Emil Linthe sonrió avergonzado.
– ¿Sabes algo de imprentas?
– En realidad, no; pero si veo una, sé lo que es.
– Pues es una Kluge. Mejor que las de rodillo. La Kluge es la mejor para cualquier clase de trabajo, incluidos el troquelado, la serigrafía y el gofrado. -Encendió un cigarrillo-. Mira, no he dicho que no vaya a ayudarte. A los amigos de Otto, siempre. Sólo he dicho que me parecía divertido, nada más.

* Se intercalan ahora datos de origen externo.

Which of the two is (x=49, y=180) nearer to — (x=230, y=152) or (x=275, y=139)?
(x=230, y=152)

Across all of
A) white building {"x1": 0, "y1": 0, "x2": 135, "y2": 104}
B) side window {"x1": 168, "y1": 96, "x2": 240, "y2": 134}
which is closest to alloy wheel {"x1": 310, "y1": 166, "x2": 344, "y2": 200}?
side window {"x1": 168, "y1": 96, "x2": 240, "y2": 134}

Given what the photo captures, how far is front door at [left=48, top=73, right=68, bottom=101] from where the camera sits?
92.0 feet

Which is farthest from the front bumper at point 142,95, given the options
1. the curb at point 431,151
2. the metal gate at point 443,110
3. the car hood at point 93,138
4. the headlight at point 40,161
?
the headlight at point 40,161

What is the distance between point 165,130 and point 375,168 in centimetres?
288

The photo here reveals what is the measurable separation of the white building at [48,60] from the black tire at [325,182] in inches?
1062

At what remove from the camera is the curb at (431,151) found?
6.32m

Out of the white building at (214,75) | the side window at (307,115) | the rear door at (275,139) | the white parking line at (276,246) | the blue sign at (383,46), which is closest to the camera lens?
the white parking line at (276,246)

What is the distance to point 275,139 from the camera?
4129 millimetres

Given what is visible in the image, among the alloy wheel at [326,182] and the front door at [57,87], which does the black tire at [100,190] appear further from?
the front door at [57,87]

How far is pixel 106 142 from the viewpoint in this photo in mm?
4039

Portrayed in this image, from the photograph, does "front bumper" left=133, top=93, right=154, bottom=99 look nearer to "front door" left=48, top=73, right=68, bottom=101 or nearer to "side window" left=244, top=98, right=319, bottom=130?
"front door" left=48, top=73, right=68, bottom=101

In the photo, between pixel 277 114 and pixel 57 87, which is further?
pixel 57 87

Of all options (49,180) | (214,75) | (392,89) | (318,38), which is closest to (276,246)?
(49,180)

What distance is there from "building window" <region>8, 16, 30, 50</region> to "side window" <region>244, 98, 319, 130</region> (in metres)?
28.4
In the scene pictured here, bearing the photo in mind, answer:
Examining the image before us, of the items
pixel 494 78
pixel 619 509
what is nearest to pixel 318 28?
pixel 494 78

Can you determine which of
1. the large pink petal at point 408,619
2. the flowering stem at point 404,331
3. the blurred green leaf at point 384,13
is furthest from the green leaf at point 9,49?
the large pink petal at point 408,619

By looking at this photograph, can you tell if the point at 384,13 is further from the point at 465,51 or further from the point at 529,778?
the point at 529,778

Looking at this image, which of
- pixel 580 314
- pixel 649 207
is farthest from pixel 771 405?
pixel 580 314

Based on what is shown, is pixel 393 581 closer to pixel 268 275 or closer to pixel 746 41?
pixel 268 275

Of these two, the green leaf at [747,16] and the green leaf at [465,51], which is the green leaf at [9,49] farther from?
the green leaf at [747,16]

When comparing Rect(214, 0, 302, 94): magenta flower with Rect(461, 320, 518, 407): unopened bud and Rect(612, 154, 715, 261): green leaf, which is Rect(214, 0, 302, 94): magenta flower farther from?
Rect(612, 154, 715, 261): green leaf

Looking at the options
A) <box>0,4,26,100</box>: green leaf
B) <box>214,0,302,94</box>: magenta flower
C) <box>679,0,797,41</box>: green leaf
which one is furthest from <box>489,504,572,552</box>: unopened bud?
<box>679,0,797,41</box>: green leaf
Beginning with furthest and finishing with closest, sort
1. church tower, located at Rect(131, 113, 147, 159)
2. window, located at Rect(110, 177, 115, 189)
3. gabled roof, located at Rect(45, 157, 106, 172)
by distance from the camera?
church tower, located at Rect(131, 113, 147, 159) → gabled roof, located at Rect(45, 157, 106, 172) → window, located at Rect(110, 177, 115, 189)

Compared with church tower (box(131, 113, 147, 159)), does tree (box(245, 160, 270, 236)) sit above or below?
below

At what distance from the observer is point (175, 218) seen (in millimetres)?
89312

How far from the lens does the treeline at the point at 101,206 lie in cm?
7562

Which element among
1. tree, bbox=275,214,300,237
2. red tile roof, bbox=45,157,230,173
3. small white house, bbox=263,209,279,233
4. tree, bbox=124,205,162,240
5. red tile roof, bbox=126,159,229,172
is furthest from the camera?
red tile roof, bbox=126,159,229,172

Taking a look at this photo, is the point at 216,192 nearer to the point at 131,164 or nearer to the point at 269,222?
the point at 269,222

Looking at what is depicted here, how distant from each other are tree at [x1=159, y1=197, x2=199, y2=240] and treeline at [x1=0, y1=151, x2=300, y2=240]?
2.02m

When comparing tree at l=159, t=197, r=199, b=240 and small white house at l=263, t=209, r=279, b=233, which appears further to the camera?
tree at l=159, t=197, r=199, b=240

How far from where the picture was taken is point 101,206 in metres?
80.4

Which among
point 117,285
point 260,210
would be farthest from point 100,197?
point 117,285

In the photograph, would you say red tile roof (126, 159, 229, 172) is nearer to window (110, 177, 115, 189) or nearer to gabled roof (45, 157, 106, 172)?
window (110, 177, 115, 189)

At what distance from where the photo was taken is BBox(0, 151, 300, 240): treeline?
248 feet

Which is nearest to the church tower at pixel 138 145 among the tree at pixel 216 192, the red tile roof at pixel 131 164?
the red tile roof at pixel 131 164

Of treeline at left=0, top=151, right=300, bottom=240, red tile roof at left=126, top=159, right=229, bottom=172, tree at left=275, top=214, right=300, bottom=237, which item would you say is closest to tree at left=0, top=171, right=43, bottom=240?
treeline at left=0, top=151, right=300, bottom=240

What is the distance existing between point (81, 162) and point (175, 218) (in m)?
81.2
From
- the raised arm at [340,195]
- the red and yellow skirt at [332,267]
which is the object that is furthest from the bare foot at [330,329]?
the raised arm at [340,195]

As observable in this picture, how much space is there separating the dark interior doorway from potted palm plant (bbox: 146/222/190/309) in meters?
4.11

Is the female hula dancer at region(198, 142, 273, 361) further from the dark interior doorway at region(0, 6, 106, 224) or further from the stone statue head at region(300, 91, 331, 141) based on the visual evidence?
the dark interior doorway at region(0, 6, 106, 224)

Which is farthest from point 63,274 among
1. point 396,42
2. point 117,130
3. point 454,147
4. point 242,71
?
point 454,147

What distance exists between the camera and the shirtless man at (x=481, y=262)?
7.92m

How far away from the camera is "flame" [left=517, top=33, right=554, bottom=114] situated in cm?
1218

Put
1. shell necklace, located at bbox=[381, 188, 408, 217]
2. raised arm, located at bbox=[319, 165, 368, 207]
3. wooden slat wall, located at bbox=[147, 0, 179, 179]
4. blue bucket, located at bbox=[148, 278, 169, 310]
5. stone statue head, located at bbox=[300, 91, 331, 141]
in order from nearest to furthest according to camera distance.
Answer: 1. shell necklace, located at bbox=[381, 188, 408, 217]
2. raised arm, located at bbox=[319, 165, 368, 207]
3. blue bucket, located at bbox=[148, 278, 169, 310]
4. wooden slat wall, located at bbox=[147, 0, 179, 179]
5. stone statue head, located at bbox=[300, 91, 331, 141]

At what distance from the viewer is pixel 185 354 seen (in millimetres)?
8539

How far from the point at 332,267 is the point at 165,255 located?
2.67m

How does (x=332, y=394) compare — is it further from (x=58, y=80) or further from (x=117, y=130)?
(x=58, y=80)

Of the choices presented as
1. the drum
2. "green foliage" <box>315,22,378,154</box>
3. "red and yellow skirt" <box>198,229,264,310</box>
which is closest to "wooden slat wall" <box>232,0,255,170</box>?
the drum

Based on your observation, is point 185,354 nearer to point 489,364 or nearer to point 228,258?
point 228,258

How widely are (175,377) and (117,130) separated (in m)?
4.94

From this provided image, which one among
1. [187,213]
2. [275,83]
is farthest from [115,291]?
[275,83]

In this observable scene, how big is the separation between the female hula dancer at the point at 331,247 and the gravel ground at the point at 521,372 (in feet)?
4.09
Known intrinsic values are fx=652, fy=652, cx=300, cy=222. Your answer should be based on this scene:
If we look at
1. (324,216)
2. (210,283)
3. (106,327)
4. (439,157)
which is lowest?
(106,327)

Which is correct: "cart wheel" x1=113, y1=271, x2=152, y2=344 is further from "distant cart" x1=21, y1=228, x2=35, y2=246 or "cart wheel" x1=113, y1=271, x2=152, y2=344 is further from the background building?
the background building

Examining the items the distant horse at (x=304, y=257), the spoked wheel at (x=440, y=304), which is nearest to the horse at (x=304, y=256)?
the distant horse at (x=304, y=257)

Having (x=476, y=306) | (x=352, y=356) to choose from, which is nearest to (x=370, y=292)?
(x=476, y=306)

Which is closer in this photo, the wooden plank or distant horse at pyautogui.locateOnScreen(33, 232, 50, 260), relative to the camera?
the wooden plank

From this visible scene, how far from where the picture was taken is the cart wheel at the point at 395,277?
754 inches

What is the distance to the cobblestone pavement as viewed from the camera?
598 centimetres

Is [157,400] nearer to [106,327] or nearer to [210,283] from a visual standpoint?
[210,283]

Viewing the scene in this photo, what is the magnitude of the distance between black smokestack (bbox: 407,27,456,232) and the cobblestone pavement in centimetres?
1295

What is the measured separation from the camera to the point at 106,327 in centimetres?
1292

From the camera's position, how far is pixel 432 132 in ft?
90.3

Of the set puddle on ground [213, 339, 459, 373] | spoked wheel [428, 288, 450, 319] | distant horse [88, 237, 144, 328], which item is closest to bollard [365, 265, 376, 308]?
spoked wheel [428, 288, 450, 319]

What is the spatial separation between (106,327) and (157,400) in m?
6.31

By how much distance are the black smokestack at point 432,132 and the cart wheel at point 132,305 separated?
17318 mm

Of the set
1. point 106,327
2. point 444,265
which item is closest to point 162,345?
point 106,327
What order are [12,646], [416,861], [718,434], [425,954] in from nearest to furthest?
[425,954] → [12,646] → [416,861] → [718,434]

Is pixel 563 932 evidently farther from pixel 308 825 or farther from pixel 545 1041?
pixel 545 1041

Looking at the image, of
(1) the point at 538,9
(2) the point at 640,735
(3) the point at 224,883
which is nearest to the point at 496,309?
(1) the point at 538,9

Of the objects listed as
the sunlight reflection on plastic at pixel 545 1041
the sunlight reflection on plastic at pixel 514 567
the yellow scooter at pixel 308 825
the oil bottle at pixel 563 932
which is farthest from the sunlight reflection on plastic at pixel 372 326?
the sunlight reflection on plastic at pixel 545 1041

– A mí, no, Emil. A mí, no.
– Pues, en ese caso, estás de suerte. Resulta que sé muy bien lo que hago, no como muchos otros a quienes Otto podría haberte recomendado. Dices que tu abuela materna… ¿cuál es su apellido?
– Adler.
– Bien. ¿Era judía de nacimiento, pero la educaron en el catolicismo?
– Sí.
– ¿En qué parroquia?
– Neukölln.
– Tendré que arreglarlo en el registro de la iglesia y en el del ayuntamiento. Neukölln está bien. Allí hay muchos agentes que eran antiguos rojillos y se dejan corromper con facilidad. Si fuesen más de dos abuelos, seguro que no podría ayudarte, pero uno solo es relativamente sencillo, cuando se sabe lo que se hace, como en mi caso. Aunque necesito partidas de nacimiento y certificados de defunción, todo lo que tengas.